* [Required work]
Render the text lines of the rows below as a JSON list of strings, one string per line, with blank lines dropped. Leave the pictures out of the answer.

* [Extracted data]
•••

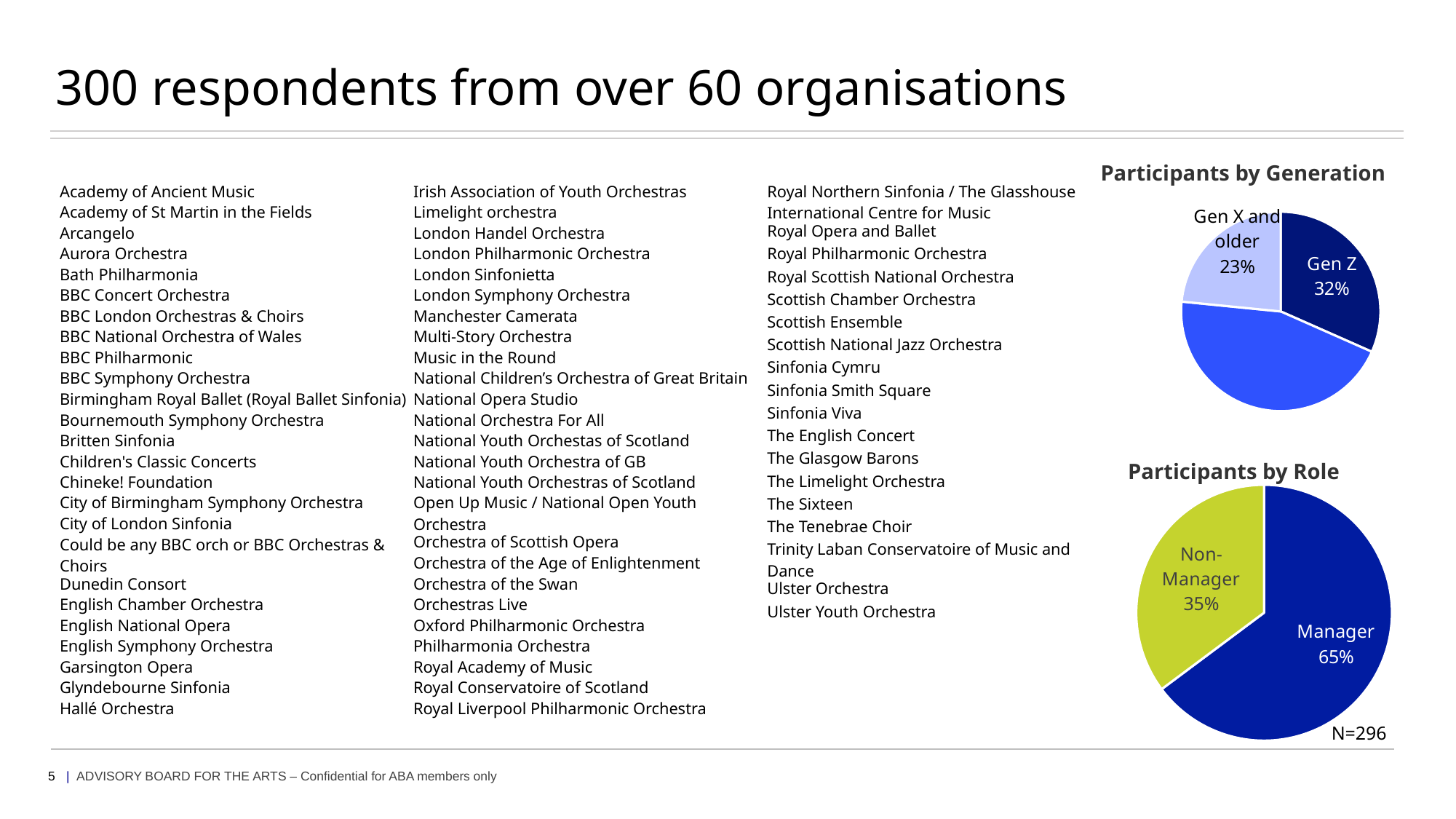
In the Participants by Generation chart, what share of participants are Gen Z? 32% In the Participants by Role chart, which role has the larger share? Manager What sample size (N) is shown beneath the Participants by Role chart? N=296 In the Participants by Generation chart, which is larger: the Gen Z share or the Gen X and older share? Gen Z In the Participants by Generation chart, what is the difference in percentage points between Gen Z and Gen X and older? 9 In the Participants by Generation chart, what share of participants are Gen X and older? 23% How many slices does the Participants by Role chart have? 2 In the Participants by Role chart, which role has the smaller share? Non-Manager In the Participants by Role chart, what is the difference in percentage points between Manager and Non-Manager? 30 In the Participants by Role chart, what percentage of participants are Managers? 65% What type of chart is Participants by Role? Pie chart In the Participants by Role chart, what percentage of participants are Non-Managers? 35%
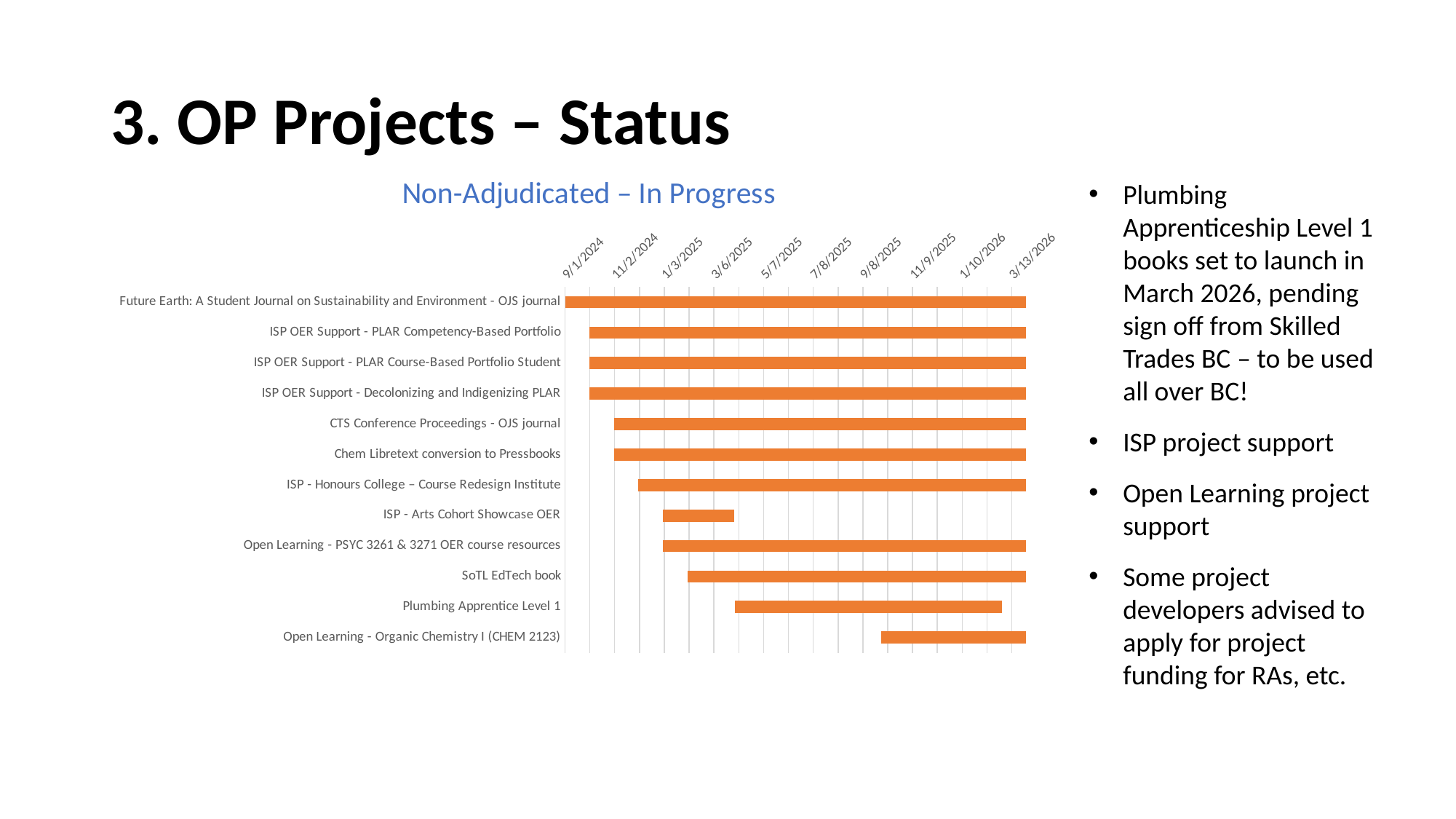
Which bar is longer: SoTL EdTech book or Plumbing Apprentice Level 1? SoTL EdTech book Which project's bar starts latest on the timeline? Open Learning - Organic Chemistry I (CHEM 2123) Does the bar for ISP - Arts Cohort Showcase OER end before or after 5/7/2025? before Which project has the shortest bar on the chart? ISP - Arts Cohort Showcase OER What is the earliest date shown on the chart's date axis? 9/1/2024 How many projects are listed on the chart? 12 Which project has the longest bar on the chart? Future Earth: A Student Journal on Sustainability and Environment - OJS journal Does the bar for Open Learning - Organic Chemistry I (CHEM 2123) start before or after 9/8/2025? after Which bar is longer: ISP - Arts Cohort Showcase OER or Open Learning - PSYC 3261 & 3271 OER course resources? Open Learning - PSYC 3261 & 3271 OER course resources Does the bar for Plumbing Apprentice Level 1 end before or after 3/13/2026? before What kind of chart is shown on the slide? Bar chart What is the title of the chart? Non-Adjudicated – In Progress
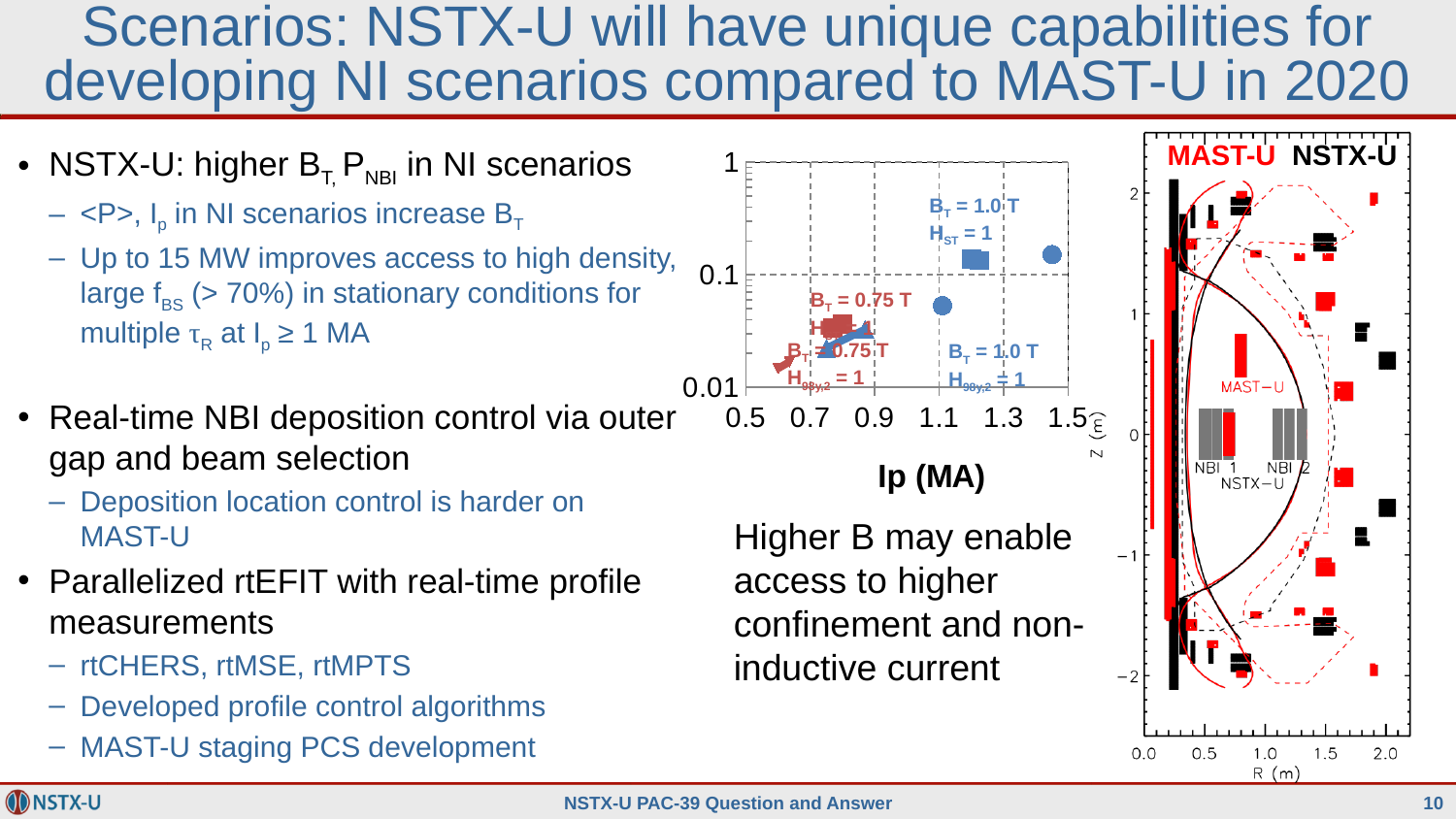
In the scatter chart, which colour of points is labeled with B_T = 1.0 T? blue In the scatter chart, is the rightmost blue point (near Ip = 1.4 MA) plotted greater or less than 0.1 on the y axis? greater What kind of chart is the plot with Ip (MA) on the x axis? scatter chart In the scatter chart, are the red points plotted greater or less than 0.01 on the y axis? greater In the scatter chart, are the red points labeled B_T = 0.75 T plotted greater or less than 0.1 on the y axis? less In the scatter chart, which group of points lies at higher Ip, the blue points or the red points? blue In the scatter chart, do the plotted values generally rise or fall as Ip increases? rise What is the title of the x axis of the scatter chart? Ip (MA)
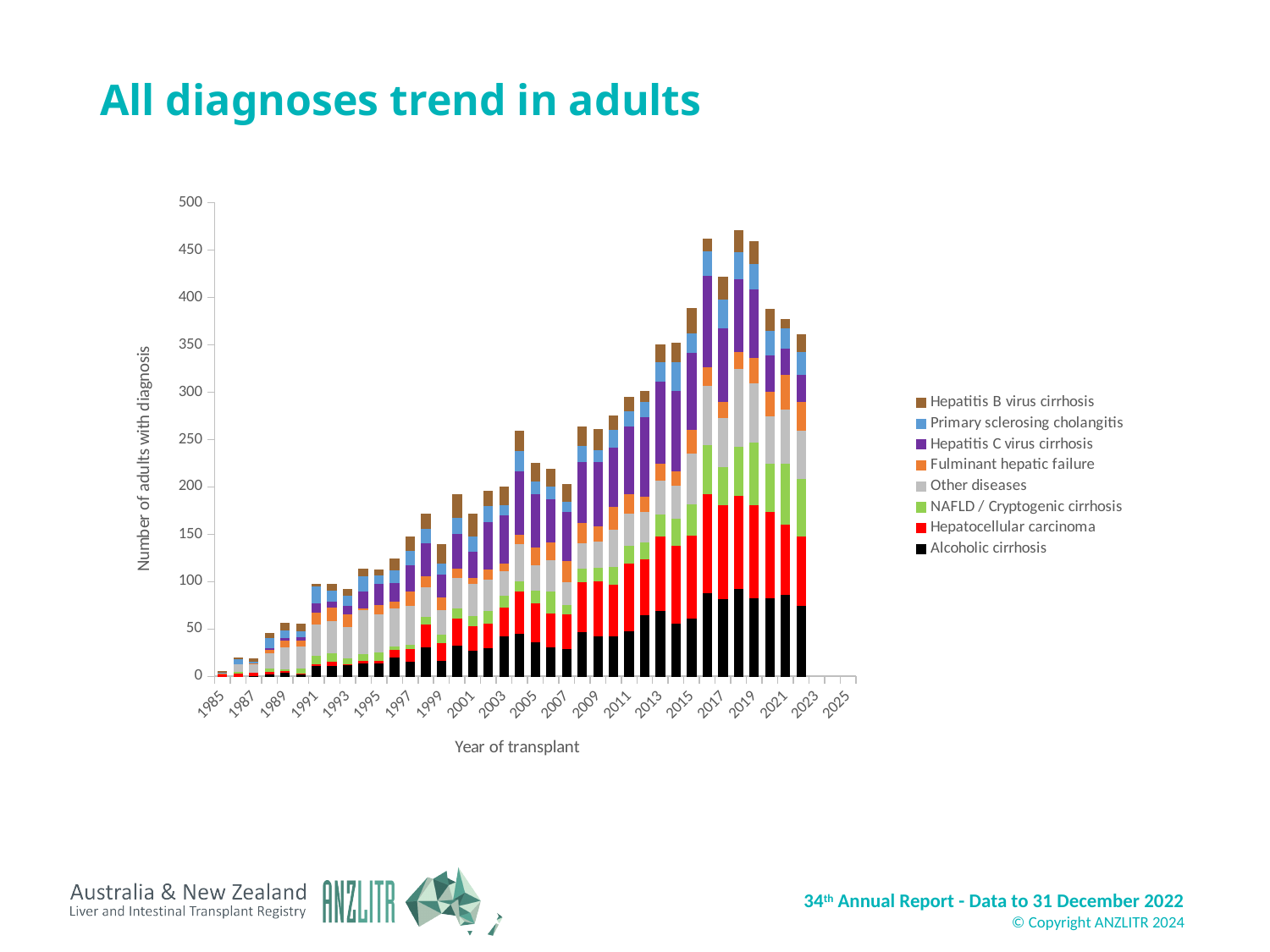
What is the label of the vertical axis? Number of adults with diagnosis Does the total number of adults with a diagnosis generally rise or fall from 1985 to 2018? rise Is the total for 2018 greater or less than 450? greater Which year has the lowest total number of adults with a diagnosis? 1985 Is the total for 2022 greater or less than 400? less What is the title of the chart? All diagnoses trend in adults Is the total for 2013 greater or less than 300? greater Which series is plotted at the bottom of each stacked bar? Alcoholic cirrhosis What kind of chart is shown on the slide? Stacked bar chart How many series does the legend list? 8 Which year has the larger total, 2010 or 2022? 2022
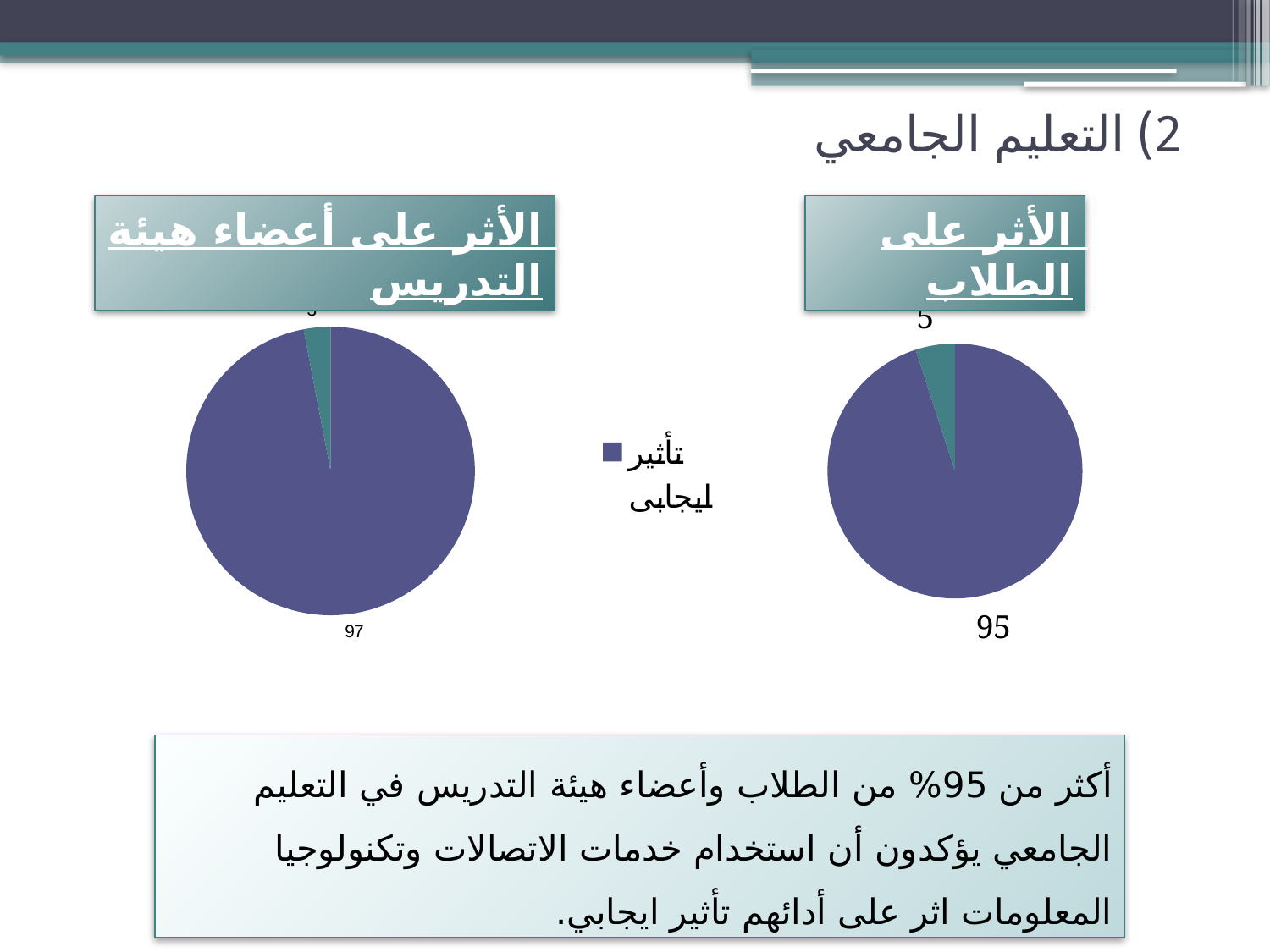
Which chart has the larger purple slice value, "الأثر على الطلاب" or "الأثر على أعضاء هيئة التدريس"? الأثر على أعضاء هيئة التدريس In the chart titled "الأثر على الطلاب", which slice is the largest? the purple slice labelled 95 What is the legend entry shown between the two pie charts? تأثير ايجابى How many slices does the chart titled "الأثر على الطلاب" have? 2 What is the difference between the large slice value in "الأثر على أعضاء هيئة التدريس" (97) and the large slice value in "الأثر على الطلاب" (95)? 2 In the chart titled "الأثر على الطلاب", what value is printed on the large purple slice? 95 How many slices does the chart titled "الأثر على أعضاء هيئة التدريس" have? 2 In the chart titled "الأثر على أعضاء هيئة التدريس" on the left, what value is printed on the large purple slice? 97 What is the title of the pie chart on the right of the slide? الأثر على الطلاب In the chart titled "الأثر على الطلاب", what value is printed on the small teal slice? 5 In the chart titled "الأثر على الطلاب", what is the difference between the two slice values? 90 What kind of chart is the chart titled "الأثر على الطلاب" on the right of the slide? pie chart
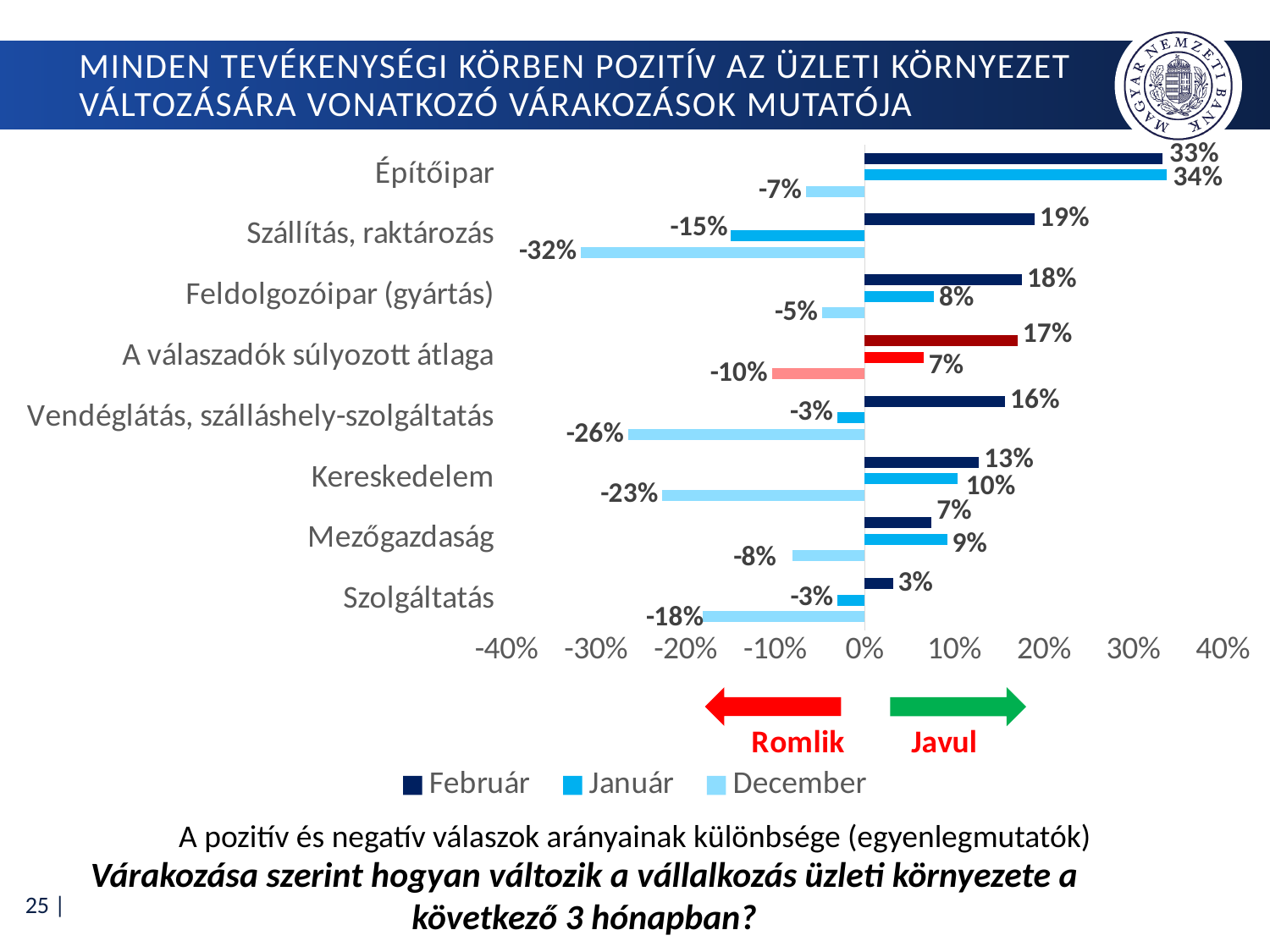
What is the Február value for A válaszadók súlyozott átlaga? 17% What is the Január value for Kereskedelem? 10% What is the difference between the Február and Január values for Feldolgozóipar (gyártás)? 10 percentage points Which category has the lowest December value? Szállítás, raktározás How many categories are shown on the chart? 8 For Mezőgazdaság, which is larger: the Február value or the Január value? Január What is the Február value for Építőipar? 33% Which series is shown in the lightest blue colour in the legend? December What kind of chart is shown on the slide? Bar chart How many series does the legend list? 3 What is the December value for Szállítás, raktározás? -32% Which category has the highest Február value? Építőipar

•••

* [Exercise solution]
[
  "In the Participants by Generation chart, what share of participants are Gen Z? 32% In the Participants by Role chart, which role has the larger share? Manager What sample size (N) is shown beneath the Participants by Role chart? N=296 In the Participants by Generation chart, which is larger: the Gen Z share or the Gen X and older share? Gen Z In the Participants by Generation chart, what is the difference in percentage points between Gen Z and Gen X and older? 9 In the Participants by Generation chart, what share of participants are Gen X and older? 23% How many slices does the Participants by Role chart have? 2 In the Participants by Role chart, which role has the smaller share? Non-Manager In the Participants by Role chart, what is the difference in percentage points between Manager and Non-Manager? 30 In the Participants by Role chart, what percentage of participants are Managers? 65% What type of chart is Participants by Role? Pie chart In the Participants by Role chart, what percentage of participants are Non-Managers? 35%",
  "Which bar is longer: SoTL EdTech book or Plumbing Apprentice Level 1? SoTL EdTech book Which project's bar starts latest on the timeline? Open Learning - Organic Chemistry I (CHEM 2123) Does the bar for ISP - Arts Cohort Showcase OER end before or after 5/7/2025? before Which project has the shortest bar on the chart? ISP - Arts Cohort Showcase OER What is the earliest date shown on the chart's date axis? 9/1/2024 How many projects are listed on the chart? 12 Which project has the longest bar on the chart? Future Earth: A Student Journal on Sustainability and Environment - OJS journal Does the bar for Open Learning - Organic Chemistry I (CHEM 2123) start before or after 9/8/2025? after Which bar is longer: ISP - Arts Cohort Showcase OER or Open Learning - PSYC 3261 & 3271 OER course resources? Open Learning - PSYC 3261 & 3271 OER course resources Does the bar for Plumbing Apprentice Level 1 end before or after 3/13/2026? before What kind of chart is shown on the slide? Bar chart What is the title of the chart? Non-Adjudicated – In Progress",
  "In the scatter chart, which colour of points is labeled with B_T = 1.0 T? blue In the scatter chart, is the rightmost blue point (near Ip = 1.4 MA) plotted greater or less than 0.1 on the y axis? greater What kind of chart is the plot with Ip (MA) on the x axis? scatter chart In the scatter chart, are the red points plotted greater or less than 0.01 on the y axis? greater In the scatter chart, are the red points labeled B_T = 0.75 T plotted greater or less than 0.1 on the y axis? less In the scatter chart, which group of points lies at higher Ip, the blue points or the red points? blue In the scatter chart, do the plotted values generally rise or fall as Ip increases? rise What is the title of the x axis of the scatter chart? Ip (MA)",
  "What is the label of the vertical axis? Number of adults with diagnosis Does the total number of adults with a diagnosis generally rise or fall from 1985 to 2018? rise Is the total for 2018 greater or less than 450? greater Which year has the lowest total number of adults with a diagnosis? 1985 Is the total for 2022 greater or less than 400? less What is the title of the chart? All diagnoses trend in adults Is the total for 2013 greater or less than 300? greater Which series is plotted at the bottom of each stacked bar? Alcoholic cirrhosis What kind of chart is shown on the slide? Stacked bar chart How many series does the legend list? 8 Which year has the larger total, 2010 or 2022? 2022",
  "Which chart has the larger purple slice value, \"الأثر على الطلاب\" or \"الأثر على أعضاء هيئة التدريس\"? الأثر على أعضاء هيئة التدريس In the chart titled \"الأثر على الطلاب\", which slice is the largest? the purple slice labelled 95 What is the legend entry shown between the two pie charts? تأثير ايجابى How many slices does the chart titled \"الأثر على الطلاب\" have? 2 What is the difference between the large slice value in \"الأثر على أعضاء هيئة التدريس\" (97) and the large slice value in \"الأثر على الطلاب\" (95)? 2 In the chart titled \"الأثر على الطلاب\", what value is printed on the large purple slice? 95 How many slices does the chart titled \"الأثر على أعضاء هيئة التدريس\" have? 2 In the chart titled \"الأثر على أعضاء هيئة التدريس\" on the left, what value is printed on the large purple slice? 97 What is the title of the pie chart on the right of the slide? الأثر على الطلاب In the chart titled \"الأثر على الطلاب\", what value is printed on the small teal slice? 5 In the chart titled \"الأثر على الطلاب\", what is the difference between the two slice values? 90 What kind of chart is the chart titled \"الأثر على الطلاب\" on the right of the slide? pie chart",
  "What is the Február value for A válaszadók súlyozott átlaga? 17% What is the Január value for Kereskedelem? 10% What is the difference between the Február and Január values for Feldolgozóipar (gyártás)? 10 percentage points Which category has the lowest December value? Szállítás, raktározás How many categories are shown on the chart? 8 For Mezőgazdaság, which is larger: the Február value or the Január value? Január What is the Február value for Építőipar? 33% Which series is shown in the lightest blue colour in the legend? December What kind of chart is shown on the slide? Bar chart How many series does the legend list? 3 What is the December value for Szállítás, raktározás? -32% Which category has the highest Február value? Építőipar"
]